- [THE PROBLEM]
Beginning at the line containing "Within what is", output every line to the end of the data below exactly as it appears.

___

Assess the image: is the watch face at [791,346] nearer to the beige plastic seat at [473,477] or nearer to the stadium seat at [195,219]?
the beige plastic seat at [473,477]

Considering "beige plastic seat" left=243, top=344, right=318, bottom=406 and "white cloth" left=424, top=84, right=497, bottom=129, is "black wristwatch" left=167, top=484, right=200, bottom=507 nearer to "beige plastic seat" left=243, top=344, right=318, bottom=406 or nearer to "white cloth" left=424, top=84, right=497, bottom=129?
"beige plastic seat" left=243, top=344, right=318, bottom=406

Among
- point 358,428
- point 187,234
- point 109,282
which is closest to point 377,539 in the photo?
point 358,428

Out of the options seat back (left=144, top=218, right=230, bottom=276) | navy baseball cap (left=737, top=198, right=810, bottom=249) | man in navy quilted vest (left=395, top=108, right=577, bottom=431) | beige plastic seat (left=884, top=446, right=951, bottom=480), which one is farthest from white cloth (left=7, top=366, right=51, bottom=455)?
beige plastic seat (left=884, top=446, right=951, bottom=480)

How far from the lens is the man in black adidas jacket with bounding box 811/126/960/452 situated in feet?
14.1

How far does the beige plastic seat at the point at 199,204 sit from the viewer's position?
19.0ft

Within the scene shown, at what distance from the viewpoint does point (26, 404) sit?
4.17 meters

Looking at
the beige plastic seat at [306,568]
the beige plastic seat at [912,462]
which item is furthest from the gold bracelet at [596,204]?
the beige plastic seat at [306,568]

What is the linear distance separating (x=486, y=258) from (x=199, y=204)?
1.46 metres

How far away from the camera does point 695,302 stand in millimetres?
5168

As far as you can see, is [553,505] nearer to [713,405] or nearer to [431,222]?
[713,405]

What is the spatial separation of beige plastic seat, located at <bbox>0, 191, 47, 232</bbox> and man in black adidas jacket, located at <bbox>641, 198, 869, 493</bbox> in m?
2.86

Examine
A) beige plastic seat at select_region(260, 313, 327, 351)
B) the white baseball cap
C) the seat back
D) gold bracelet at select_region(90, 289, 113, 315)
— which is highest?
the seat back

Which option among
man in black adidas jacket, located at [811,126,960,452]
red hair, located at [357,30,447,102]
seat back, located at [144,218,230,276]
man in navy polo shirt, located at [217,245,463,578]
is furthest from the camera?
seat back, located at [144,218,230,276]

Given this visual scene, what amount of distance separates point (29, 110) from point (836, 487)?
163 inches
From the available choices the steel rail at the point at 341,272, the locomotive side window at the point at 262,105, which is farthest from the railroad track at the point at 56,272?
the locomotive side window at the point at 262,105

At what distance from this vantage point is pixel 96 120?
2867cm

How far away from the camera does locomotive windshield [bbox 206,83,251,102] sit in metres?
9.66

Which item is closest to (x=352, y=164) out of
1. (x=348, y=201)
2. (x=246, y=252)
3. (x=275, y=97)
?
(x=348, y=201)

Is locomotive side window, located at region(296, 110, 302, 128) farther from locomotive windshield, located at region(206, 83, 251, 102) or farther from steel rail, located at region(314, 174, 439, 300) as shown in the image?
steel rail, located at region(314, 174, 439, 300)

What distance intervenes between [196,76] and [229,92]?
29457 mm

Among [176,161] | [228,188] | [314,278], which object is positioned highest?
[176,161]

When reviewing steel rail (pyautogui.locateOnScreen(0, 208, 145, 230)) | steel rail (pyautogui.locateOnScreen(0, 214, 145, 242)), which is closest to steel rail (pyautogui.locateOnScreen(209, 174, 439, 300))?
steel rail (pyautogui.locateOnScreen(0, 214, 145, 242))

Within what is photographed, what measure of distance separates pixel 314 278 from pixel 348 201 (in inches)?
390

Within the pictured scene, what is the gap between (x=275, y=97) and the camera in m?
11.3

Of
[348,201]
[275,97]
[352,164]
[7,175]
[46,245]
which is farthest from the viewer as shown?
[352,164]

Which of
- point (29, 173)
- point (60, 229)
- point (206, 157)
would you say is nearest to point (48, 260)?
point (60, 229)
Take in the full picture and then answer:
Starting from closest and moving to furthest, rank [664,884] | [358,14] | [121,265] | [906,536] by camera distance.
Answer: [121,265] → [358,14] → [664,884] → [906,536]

___

- [ANSWER FOR THIS EXERCISE]
Within what is photographed, what measure of distance separates pixel 314 278 from pixel 348 201 (in inches)?
390

Within the pictured scene, what is the gap between (x=275, y=97) and the camera in m?
11.3

Of
[348,201]
[275,97]
[352,164]
[7,175]
[46,245]
which is farthest from the viewer as shown?
[352,164]

Which of
- point (29, 173)
- point (60, 229)
- point (206, 157)
would you say is nearest to point (48, 260)?
point (60, 229)
Take in the full picture and then answer:
Starting from closest and moving to furthest, rank [664,884] | [358,14] | [121,265] | [906,536] by camera distance.
Answer: [121,265] → [358,14] → [664,884] → [906,536]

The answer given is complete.